De la prise de conscience à la mise en action
Afin de garantir à toutes et tous le droit à la santé, une prise de conscience doit s’opérer chez l’ensemble des actrices·teurs concerné·e·s afin de reconnaitre la nécessité d’adopter des approches spécifiques pour répondre aux besoins de tous les publics, dont les publics vulnérables. Une attention particulière doit être accordée au public LGBTQIA+, et plus précisément, à la santé sexuelle des FSF. Parmi les pistes d’action concrètes, l’intégration de contenus concernant les personnes LGBTQIA+ au sein des formations initiales et continuées des professionnel·le·s de la santé doit devenir une priorité. Le financement et le développement de campagnes de sensibilisation et de recherches sur la santé sexuelle des FSF doit s’inscrire dans cette prise en considération globale de leurs réalités et vécus. Sur le terrain, les professionnel·le·s de la santé détiennent un pouvoir d’action immédiat en adoptant un vocabulaire inclusif et une attitude d’ouverture, sans préjugés et sans présomption de l’orientation sexuelle de leurs patientes. Des salles d’attente et de consultation LGBTQIA+ friendly, à travers la mise à disposition de brochure et d’affiches inclusives concernant les publics non-hétérosexuels, contribuent également à la création d’un espace accueillant et sécurisant. Enfin, de manière générale, la lutte contre les stéréotypes et les violences dont sont victimes ces minorités doit s’intensifier en s’effectuant dès le plus jeune âge via la généralisation effective de l’Education à la Vie Relationnelle Affective et Sexuelle (EVRAS) en milieu scolaire.
Cet article s’inspire de l’analyse FPS d’Eléonore Stultjens : « Les oubliées de la santé sexuelle : les femmes ayant des relations sexuelles avec des femmes ».

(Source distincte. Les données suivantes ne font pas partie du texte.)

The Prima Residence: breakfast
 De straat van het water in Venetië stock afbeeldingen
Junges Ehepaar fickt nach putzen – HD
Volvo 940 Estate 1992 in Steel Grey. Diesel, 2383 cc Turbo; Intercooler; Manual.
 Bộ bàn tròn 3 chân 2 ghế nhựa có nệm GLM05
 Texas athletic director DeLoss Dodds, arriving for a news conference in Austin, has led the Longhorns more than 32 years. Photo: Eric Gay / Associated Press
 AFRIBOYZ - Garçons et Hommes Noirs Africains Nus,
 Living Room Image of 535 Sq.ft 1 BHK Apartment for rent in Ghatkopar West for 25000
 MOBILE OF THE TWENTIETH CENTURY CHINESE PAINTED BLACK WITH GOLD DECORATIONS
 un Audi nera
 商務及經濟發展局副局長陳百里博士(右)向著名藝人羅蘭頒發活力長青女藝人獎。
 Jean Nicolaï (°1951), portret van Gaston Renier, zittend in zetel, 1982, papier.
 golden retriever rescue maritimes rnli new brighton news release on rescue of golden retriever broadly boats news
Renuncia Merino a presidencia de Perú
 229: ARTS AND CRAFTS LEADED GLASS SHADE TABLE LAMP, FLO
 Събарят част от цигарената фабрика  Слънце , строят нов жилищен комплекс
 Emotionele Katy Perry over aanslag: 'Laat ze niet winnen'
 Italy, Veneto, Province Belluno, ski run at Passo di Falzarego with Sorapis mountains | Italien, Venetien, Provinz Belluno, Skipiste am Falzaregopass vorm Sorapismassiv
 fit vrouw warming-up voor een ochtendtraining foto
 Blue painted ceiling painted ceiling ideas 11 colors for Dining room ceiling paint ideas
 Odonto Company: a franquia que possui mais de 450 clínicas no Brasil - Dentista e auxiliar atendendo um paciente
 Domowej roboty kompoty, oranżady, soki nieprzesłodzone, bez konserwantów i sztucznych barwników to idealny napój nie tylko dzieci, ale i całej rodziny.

[1] Une société qui considère l’hétérosexualité comme la norme et comme la seule sexualité légitime, la rendant supérieure.
[2] La prévalence d’infections sexuellement transmissibles (IST) est plus élevée chez les FSF que chez les femmes hétérosexuelles.
[3] « Les pratiques sexuelles lesbiennes n’étant pas reconnues comme des pratiques sexuelles, on déniait l’existence d’une sexualité autonome des femmes. La sexualité lesbienne est un impensé social : « Il n’y a pas de sexualité là où il n’y a pas de pénétration masculine ». »
[4] Qui désigne le rejet et la violence perpétrés à l’égard des femmes lesbiennes sur base de leur orientation sexuelle.